_Exercise passage:_
....

HISTORY OF HAGLEY
ESTATES
The land occupied by Hagley Estates
first emerged from a wilderness of cypress and yellow pine toward the end of
the 18th century, as planters cleared the land for the rice cultivation that
dominated agriculture along the tidal rivers of South Carolina until after the
Civil War. It was one of many plantations along the rivers that made the
Low Country rice planters one of the wealthiest groups in all the colonies.
Hagley got its name in 1801, when the prosperous
rice planter William Alston, who had obtained the land from the Pawley family,
gave the plantation to one of his sons, Joseph Alston, to celebrate Joseph’s
prospective marriage to Theodosia Burr, the only child of Aaron Burr. The
Alston's were great admirers of English culture (notwithstanding the recent
war), and chose Hagley to remind them of the
well-known parkland of that name near London.
Joseph and Theodosia stayed only a short time on Hagley, in a modest house near the present Hagley Landing, before moving to the more elaborate
plantation house at The Oaks (now part of Brookgreen
Gardens). The Alston's continued to develop Hagley
as a rice plantation, but after Theodosia’s death at sea in 1812 and Joseph’s
death in 1816 (after a term as governor of South Carolina), the plantation
passed into other Alston hands and then, in 1837, to Francis Marion Weston.
Weston eventually gave the management of Hagley
to his son, Plowden C.J.Weston,
who combined it with the adjoining Weehauka Plantation
(on the north side of present Hagley Drive). Plowden C.J. Weston became Hagley's
full owner in 1854, building one of the finest plantation houses in the
Georgetown District. A cultured man, Weston had had an English education
and had married an Englishwoman, Emily Frances Esdaille,
who helped him in the development of Hagley and may
have influenced the addition of such features as St. Mary’s Chapel, whose
English-made windows now grace the apse of St. George Parish, Winyah, in Georgetown. Weston cherished Hagley as what he called the most beautiful site of all the
South Carolina rice plantations.”

....

_Supplied material:_
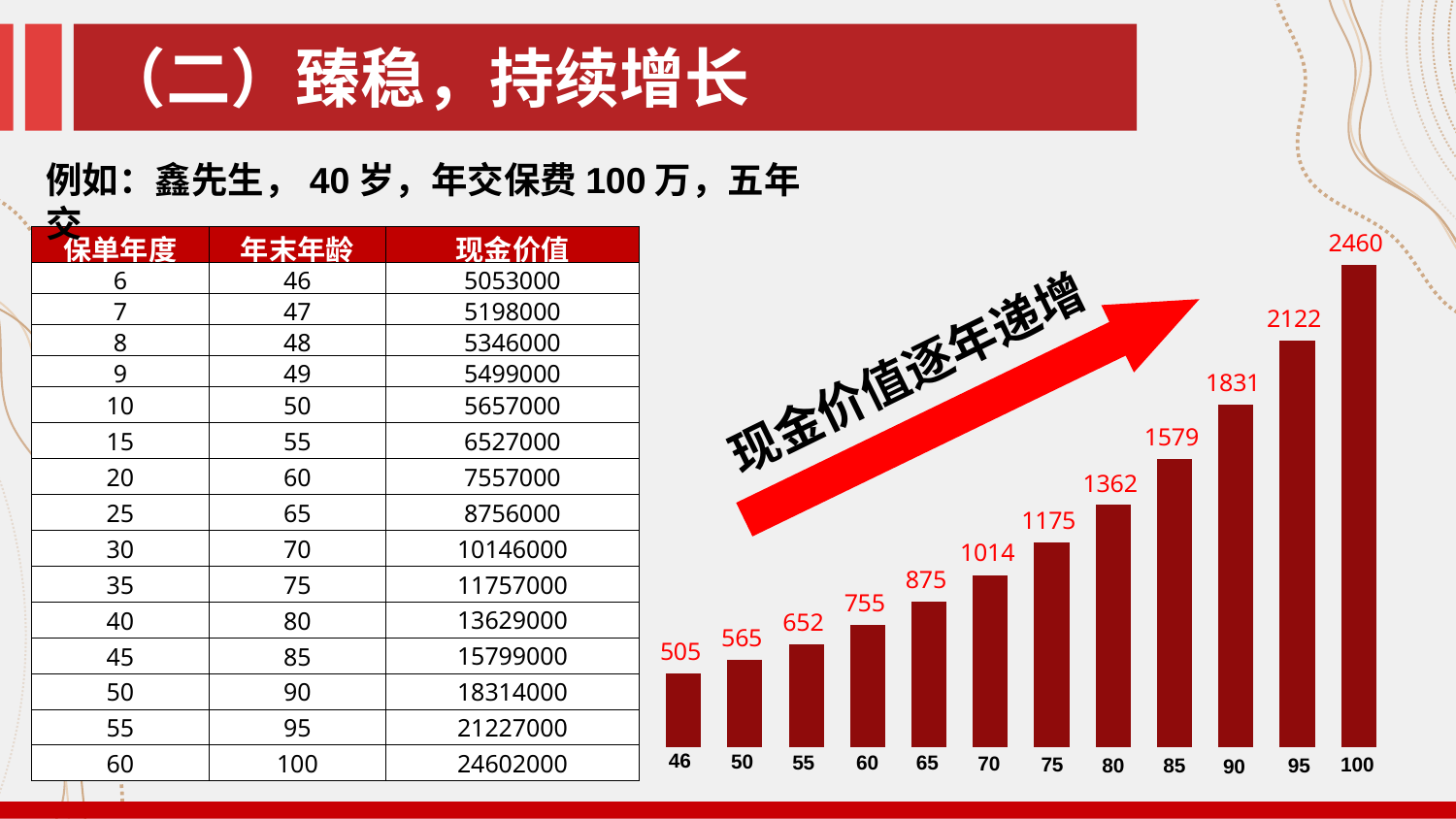
Do the values rise or fall as age increases along the x axis? rise Which age category has the lowest bar? 46 Which age category has the highest bar? 100 What is the data label on the bar for age 90? 1831 Which is larger, the value for age 65 or the value for age 75? 75 What is the data label on the bar for age 46? 505 How many bars are shown in the chart? 12 What text is written on the red arrow above the bars? 现金价值逐年递增 What is the difference between the values for age 100 and age 95? 338 What type of chart is shown on the slide? bar chart What is the difference between the values for age 60 and age 50? 190 What is the data label on the bar for age 70? 1014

....

_Work request 1:_ Please list every year written as a four-digit number in the Hagley history.
_Work request 2:_ According to the Hagley history, whom did Plowden C.J. Weston marry?
_Work request 3:_
Decide whether each statement agrees with the Hagley history, and support each yes or no with the deciding words quoted from it.
(a) The Alstons named the plantation after a parkland near London.
(b) Joseph and Theodosia lived on Hagley for many years.
(c) The windows of St. Mary's Chapel were made in England.

_Problem solution 1:_ 1801, 1812, 1816, 1837, 1854

_Problem solution 2:_ He married an Englishwoman, Emily Frances Esdaille.

_Problem solution 3:_
(a) Yes: "chose Hagley to remind them of the well-known parkland of that name near London"
(b) No: "Joseph and Theodosia stayed only a short time on Hagley"
(c) Yes: "whose English-made windows now grace the apse of St. George Parish, Winyah, in Georgetown"